Affects are a problem for objective science and for representations of foreign cultures. They influence the process of research and writing, from the choice of subject and the observer's perception, to the process of generating, interpreting and communicating data or narratives. Instead of marginalizing them from academic discourse, how can we integrate them into, and critically evaluate them for scientific and literary practice?

Those who work in the field, travel writers and journalists, anthropologists and primatologists, are particularly receptive to affects that condition their observation, impact their comprehension and shape their theories and models of knowledge production. Out of their fieldwork has grown an extensive corpus of texts, such as diaries, letters, stories or novels, reports, ethnographies and primatological memoirs that are amenable to comparative analysis. This corpus brings together authors as different as V. S. Naipaul and Christoph Ransmayr, Bronislaw Malinowski and Claude Lévi-Strauss, Jane Goodall and Dian Fossey.

How can we explore the emotional dimension of fieldwork texts? What affective patterns and sequences recur in travel writing? Do they present themselves in specific grammar, rhetoric and imagery? Can we identify explicit and implicit articulations of emotions, even in documents that seek to neutralize them? What methods of qualitative and quantitative textual analysis shall we develop, adapt and refine?
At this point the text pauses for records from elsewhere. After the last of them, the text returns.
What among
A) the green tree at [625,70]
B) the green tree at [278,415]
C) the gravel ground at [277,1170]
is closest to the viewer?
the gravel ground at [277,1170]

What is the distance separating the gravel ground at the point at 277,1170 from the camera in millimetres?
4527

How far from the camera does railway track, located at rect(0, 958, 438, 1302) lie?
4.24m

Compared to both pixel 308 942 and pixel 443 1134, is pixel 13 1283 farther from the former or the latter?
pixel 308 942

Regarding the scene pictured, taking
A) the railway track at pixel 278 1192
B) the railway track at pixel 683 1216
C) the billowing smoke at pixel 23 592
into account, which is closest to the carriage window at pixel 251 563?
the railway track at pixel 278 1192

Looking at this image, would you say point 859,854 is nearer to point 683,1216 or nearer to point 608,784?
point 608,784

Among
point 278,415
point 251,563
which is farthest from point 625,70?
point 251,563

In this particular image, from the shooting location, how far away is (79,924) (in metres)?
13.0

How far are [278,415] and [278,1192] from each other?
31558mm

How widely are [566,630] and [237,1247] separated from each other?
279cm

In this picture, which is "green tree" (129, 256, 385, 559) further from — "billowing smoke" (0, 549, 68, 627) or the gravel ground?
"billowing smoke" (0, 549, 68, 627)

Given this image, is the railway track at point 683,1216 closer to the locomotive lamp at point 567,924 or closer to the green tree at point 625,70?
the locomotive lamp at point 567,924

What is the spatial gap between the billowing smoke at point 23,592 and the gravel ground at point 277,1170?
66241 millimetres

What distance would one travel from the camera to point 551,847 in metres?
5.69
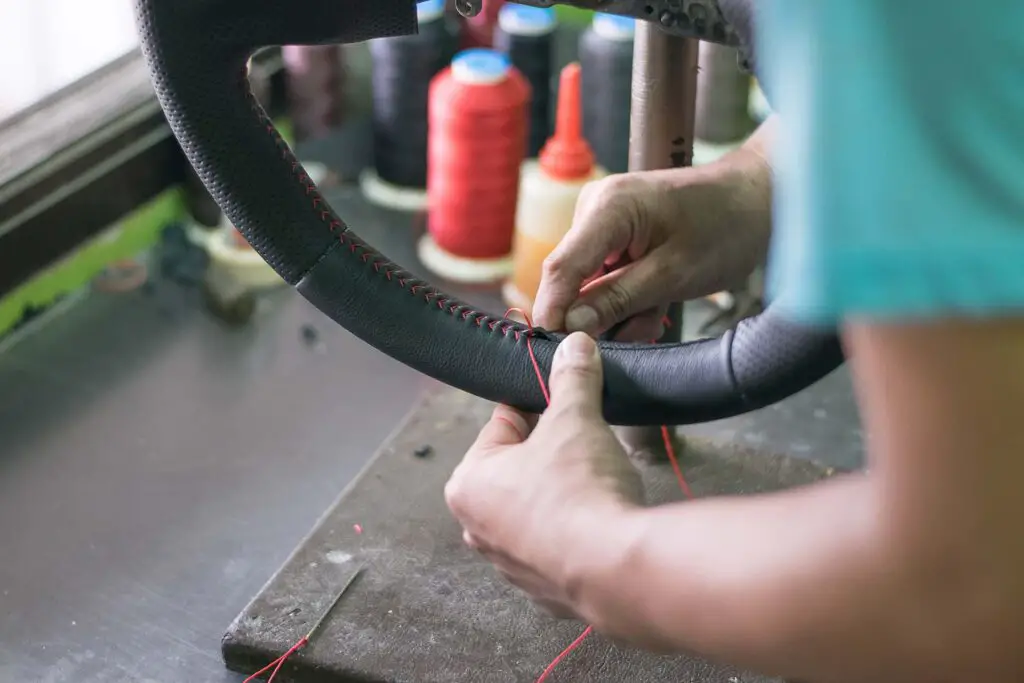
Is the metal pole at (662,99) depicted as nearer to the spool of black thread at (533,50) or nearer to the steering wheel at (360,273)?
the steering wheel at (360,273)

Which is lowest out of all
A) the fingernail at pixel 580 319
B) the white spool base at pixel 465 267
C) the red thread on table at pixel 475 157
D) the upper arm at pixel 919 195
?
the white spool base at pixel 465 267

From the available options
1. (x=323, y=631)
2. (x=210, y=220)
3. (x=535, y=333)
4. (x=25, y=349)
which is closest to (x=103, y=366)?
(x=25, y=349)

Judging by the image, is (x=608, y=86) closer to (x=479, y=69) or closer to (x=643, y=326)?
(x=479, y=69)

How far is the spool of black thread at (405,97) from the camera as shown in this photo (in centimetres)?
126

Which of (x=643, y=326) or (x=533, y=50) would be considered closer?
(x=643, y=326)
What can literary scholarship contribute to ‘fieldwork studies’? And what can it learn from anthropology, primatology or psychology in an interdisciplinary dialog that engages the humanities with the social and natural sciences?

FRIAS Fellow Oliver Lubrich (Comparative Literature, Berne) is co-director of the interdisciplinary project “The Researchers’ Affects” together with Katja Liebal (Evolutionary Biology, Berlin) and Thomas Stodulka (Anthropology, Yogyakarta, Indonesia). The project is funded by the Volkswagen Foundation (2013–2016).